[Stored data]

————————

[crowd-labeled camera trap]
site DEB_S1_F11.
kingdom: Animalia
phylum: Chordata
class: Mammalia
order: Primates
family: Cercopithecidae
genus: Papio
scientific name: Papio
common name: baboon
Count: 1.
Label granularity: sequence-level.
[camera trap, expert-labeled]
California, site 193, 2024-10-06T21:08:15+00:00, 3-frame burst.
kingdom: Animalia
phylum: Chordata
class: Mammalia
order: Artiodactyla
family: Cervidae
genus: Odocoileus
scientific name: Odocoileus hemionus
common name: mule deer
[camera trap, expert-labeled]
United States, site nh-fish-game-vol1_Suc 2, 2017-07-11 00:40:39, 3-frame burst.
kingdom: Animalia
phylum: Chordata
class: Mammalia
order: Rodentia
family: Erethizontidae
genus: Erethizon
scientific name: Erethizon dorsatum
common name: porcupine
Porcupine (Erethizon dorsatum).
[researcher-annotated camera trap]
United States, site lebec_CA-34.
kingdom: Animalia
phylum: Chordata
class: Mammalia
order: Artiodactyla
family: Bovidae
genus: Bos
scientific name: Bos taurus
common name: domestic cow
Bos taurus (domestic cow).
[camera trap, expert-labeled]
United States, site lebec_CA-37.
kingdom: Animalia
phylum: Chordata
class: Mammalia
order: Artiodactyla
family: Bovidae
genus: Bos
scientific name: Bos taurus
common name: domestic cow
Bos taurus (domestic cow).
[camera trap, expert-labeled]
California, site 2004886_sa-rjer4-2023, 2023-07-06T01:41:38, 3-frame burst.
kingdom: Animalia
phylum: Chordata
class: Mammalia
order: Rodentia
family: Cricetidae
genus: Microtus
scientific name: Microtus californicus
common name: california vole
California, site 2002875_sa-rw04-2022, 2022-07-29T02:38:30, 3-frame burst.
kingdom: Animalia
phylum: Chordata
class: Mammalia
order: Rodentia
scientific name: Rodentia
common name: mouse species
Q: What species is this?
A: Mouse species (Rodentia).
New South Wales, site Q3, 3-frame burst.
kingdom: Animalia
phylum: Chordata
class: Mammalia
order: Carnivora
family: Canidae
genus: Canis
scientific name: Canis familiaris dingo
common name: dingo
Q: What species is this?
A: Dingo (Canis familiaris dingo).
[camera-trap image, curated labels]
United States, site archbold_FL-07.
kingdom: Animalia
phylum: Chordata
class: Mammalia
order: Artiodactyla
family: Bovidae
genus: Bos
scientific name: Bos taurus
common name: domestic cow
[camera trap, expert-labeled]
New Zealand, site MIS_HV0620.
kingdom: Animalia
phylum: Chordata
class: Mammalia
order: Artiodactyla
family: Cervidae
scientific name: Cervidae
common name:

————————

### [Exercise aim]
Give back every line from the beginning of the records through the line holding "genus: Odocoileus", exactly as it reads, and leave out the rest.

### [Exercise output]
[crowd-labeled camera trap]
site DEB_S1_F11.
kingdom: Animalia
phylum: Chordata
class: Mammalia
order: Primates
family: Cercopithecidae
genus: Papio
scientific name: Papio
common name: baboon
Count: 1.
Label granularity: sequence-level.
[camera trap, expert-labeled]
California, site 193, 2024-10-06T21:08:15+00:00, 3-frame burst.
kingdom: Animalia
phylum: Chordata
class: Mammalia
order: Artiodactyla
family: Cervidae
genus: Odocoileus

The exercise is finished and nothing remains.